*THE TASK:*
Rewrite the material below so that every occurrence of "camera" becomes "viewer", with nothing else altered.

*GIVEN RECORDS:*
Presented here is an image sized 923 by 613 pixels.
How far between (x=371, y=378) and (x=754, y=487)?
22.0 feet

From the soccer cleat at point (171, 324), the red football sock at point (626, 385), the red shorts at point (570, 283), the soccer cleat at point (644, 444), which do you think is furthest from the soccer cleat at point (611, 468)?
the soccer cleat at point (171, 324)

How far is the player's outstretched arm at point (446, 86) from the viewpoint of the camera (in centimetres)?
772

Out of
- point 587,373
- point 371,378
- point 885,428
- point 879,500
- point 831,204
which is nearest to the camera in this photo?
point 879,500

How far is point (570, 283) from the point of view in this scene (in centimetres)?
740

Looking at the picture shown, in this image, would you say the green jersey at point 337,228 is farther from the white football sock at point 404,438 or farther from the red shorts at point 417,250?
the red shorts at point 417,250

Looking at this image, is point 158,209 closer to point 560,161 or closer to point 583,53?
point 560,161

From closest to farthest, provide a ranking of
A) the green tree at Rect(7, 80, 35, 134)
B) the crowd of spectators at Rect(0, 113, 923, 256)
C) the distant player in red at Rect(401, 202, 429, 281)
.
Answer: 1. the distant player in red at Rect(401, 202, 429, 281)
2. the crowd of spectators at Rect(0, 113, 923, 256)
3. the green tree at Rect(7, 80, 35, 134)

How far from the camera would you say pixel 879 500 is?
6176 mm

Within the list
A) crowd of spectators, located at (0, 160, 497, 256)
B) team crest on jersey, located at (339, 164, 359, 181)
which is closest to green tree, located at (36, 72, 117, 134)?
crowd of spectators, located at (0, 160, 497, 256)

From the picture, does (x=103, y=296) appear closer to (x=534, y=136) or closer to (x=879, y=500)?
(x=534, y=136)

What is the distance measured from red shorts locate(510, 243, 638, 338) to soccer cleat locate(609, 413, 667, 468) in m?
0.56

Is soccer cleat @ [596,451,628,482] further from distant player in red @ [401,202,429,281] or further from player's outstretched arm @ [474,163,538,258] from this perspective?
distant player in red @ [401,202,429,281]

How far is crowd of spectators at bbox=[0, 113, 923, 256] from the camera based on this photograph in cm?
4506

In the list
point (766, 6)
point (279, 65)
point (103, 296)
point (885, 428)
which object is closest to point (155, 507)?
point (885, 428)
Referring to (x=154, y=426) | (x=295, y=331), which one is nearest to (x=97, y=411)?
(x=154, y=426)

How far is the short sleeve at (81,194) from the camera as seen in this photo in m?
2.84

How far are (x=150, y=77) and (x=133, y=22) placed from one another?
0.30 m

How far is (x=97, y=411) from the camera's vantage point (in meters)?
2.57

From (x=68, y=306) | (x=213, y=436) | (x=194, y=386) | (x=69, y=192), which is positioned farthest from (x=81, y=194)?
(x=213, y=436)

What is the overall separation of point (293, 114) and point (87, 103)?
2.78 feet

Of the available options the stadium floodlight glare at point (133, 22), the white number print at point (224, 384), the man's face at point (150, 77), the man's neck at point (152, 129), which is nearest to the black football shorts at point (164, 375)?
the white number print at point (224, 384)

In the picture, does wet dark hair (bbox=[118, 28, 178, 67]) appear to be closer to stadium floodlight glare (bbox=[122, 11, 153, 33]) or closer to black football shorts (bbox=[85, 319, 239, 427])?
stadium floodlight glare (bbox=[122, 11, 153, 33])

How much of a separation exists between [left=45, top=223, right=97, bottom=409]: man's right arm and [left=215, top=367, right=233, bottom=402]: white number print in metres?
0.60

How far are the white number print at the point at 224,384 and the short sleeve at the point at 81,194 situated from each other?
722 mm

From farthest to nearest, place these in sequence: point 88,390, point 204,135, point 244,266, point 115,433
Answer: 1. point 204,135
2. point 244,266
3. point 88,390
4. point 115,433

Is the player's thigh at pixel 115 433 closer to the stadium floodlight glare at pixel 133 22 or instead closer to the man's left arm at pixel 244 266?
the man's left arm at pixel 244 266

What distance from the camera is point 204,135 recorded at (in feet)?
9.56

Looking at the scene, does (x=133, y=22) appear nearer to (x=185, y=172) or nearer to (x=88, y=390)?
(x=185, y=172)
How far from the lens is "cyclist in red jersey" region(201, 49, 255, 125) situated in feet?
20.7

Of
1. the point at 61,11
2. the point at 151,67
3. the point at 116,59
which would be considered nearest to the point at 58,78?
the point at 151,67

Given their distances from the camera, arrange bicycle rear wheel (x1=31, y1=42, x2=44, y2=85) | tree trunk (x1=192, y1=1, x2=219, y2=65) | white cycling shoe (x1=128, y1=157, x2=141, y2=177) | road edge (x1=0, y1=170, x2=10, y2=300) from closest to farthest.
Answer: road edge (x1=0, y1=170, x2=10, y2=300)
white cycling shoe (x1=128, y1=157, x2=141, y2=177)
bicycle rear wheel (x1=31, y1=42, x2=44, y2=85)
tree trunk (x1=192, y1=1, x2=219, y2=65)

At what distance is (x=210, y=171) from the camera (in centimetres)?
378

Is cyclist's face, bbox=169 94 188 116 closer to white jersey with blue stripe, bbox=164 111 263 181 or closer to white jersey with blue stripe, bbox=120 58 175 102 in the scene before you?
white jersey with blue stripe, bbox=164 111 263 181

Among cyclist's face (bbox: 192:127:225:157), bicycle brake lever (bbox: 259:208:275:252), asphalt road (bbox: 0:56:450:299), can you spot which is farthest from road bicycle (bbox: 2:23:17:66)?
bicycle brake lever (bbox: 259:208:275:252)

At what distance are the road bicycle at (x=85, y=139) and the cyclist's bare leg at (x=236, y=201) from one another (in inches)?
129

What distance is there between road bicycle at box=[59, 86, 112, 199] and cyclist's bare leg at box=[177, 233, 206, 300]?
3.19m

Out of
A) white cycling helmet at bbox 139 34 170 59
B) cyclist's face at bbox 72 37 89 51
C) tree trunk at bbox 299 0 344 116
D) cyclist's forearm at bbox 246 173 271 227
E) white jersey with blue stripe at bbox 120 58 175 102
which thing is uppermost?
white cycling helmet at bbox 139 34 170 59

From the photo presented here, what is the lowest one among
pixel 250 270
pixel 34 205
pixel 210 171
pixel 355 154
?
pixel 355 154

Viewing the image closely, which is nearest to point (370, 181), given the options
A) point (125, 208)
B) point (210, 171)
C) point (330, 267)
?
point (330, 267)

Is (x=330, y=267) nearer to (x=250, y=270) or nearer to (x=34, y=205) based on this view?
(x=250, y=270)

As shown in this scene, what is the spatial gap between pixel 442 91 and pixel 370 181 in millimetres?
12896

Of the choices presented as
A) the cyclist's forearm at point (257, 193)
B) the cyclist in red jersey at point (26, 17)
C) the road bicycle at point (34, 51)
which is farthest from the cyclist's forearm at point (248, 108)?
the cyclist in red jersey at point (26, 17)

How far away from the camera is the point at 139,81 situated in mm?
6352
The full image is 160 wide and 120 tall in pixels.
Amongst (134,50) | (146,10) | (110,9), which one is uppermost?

*SOLUTION TO THIS EXERCISE:*
Presented here is an image sized 923 by 613 pixels.
How far between (x=371, y=378) and (x=754, y=487)?
22.0 feet

From the soccer cleat at point (171, 324), the red football sock at point (626, 385), the red shorts at point (570, 283), the soccer cleat at point (644, 444), which do you think is furthest from the soccer cleat at point (611, 468)?
the soccer cleat at point (171, 324)

How far is the player's outstretched arm at point (446, 86) from the viewpoint of the viewer (in centimetres)?
772

Out of
- point 587,373
- point 371,378
- point 885,428
- point 879,500
- point 831,204
which is nearest to the viewer in this photo?
point 879,500

How far is point (570, 283) from the point of view in this scene (in centimetres)?
740

Looking at the picture shown, in this image, would you say the green jersey at point 337,228 is farther from the white football sock at point 404,438 or farther from the red shorts at point 417,250?
the red shorts at point 417,250

Looking at this image, is point 158,209 closer to point 560,161 or closer to point 583,53?
point 560,161

From closest to farthest, provide a ranking of
A) the green tree at Rect(7, 80, 35, 134)
B) the crowd of spectators at Rect(0, 113, 923, 256)
C) the distant player in red at Rect(401, 202, 429, 281)
.
Answer: 1. the distant player in red at Rect(401, 202, 429, 281)
2. the crowd of spectators at Rect(0, 113, 923, 256)
3. the green tree at Rect(7, 80, 35, 134)

How far from the viewer would you say pixel 879 500 is?
6176 mm

Within the list
A) crowd of spectators, located at (0, 160, 497, 256)
B) team crest on jersey, located at (339, 164, 359, 181)
which is closest to green tree, located at (36, 72, 117, 134)?
crowd of spectators, located at (0, 160, 497, 256)

From the picture, does (x=103, y=296) appear closer to (x=534, y=136) or closer to (x=879, y=500)?
(x=534, y=136)

What is the distance measured from red shorts locate(510, 243, 638, 338) to soccer cleat locate(609, 413, 667, 468) in m?
0.56

Is soccer cleat @ [596,451,628,482] further from distant player in red @ [401,202,429,281] or further from player's outstretched arm @ [474,163,538,258] from this perspective?
distant player in red @ [401,202,429,281]

How far is crowd of spectators at bbox=[0, 113, 923, 256] from the viewer based on this photograph in cm?
4506

In the list
point (766, 6)
point (279, 65)
point (103, 296)
point (885, 428)
which object is closest to point (155, 507)?
point (885, 428)
Referring to (x=154, y=426) | (x=295, y=331), which one is nearest to (x=97, y=411)?
(x=154, y=426)

How far is the short sleeve at (81,194) from the viewer as seen in this photo in m?
2.84

How far are (x=150, y=77) and (x=133, y=22) placed from one another?
0.30 m

How far is (x=97, y=411) from the viewer's vantage point (in meters)?
2.57

From (x=68, y=306) | (x=213, y=436) | (x=194, y=386) | (x=69, y=192), which is positioned farthest from (x=81, y=194)?
(x=213, y=436)

What is the overall separation of point (293, 114) and point (87, 103)?
2.78 feet

Of the available options the stadium floodlight glare at point (133, 22), the white number print at point (224, 384), the man's face at point (150, 77), the man's neck at point (152, 129), which is nearest to the black football shorts at point (164, 375)?
the white number print at point (224, 384)

In the picture, does wet dark hair (bbox=[118, 28, 178, 67]) appear to be closer to stadium floodlight glare (bbox=[122, 11, 153, 33]) or closer to black football shorts (bbox=[85, 319, 239, 427])?
stadium floodlight glare (bbox=[122, 11, 153, 33])

How much of a separation exists between [left=45, top=223, right=97, bottom=409]: man's right arm and [left=215, top=367, right=233, bottom=402]: white number print in metres?
0.60

How far are the white number print at the point at 224,384 and the short sleeve at the point at 81,194 situated from each other?
722 mm

From farthest to nearest, place these in sequence: point 88,390, point 204,135, point 244,266, point 115,433
Answer: 1. point 204,135
2. point 244,266
3. point 88,390
4. point 115,433

Is the player's thigh at pixel 115 433 closer to the stadium floodlight glare at pixel 133 22 or instead closer to the man's left arm at pixel 244 266?
the man's left arm at pixel 244 266

What distance from the viewer is point 204,135 recorded at (in feet)?
9.56

Looking at the scene, does (x=133, y=22) appear nearer to (x=185, y=172) or nearer to (x=88, y=390)?
(x=185, y=172)
How far from the lens is "cyclist in red jersey" region(201, 49, 255, 125) situated in feet?
20.7

Of
1. the point at 61,11
2. the point at 151,67
3. the point at 116,59
which would be considered nearest to the point at 58,78?
the point at 151,67

Given their distances from the viewer, arrange bicycle rear wheel (x1=31, y1=42, x2=44, y2=85) | tree trunk (x1=192, y1=1, x2=219, y2=65) | white cycling shoe (x1=128, y1=157, x2=141, y2=177) | road edge (x1=0, y1=170, x2=10, y2=300) from closest to farthest.
Answer: road edge (x1=0, y1=170, x2=10, y2=300)
white cycling shoe (x1=128, y1=157, x2=141, y2=177)
bicycle rear wheel (x1=31, y1=42, x2=44, y2=85)
tree trunk (x1=192, y1=1, x2=219, y2=65)

At what distance is (x=210, y=171) from the viewer (in centimetres)?
378

Is cyclist's face, bbox=169 94 188 116 closer to white jersey with blue stripe, bbox=164 111 263 181 or closer to white jersey with blue stripe, bbox=120 58 175 102 in the scene before you?
white jersey with blue stripe, bbox=164 111 263 181

Among cyclist's face (bbox: 192:127:225:157), bicycle brake lever (bbox: 259:208:275:252), asphalt road (bbox: 0:56:450:299), can you spot which is farthest from road bicycle (bbox: 2:23:17:66)?
bicycle brake lever (bbox: 259:208:275:252)

At what distance are the road bicycle at (x=85, y=139) and the cyclist's bare leg at (x=236, y=201) from one another (in inches)?
129

What distance is there between road bicycle at box=[59, 86, 112, 199] and cyclist's bare leg at box=[177, 233, 206, 300]?
3.19m

Out of
A) white cycling helmet at bbox 139 34 170 59
B) cyclist's face at bbox 72 37 89 51
C) tree trunk at bbox 299 0 344 116
D) cyclist's forearm at bbox 246 173 271 227
E) white jersey with blue stripe at bbox 120 58 175 102
which thing is uppermost?
white cycling helmet at bbox 139 34 170 59

From the photo presented here, what is the lowest one among
pixel 250 270
pixel 34 205
pixel 210 171
pixel 355 154
?
pixel 355 154

Viewing the image closely, which is nearest to point (370, 181), given the options
A) point (125, 208)
B) point (210, 171)
C) point (330, 267)
?
point (330, 267)

Is (x=330, y=267) nearer to (x=250, y=270) or nearer to (x=34, y=205) based on this view?
(x=250, y=270)

As shown in this scene, what is the spatial gap between pixel 442 91 and pixel 370 181 in millimetres?
12896

Of the choices presented as
A) the cyclist's forearm at point (257, 193)
B) the cyclist in red jersey at point (26, 17)
C) the road bicycle at point (34, 51)
which is farthest from the cyclist's forearm at point (248, 108)?
the cyclist in red jersey at point (26, 17)

How far away from the viewer is the point at 139,81 situated in mm?
6352
The full image is 160 wide and 120 tall in pixels.
Amongst (134,50) | (146,10) | (110,9), which one is uppermost?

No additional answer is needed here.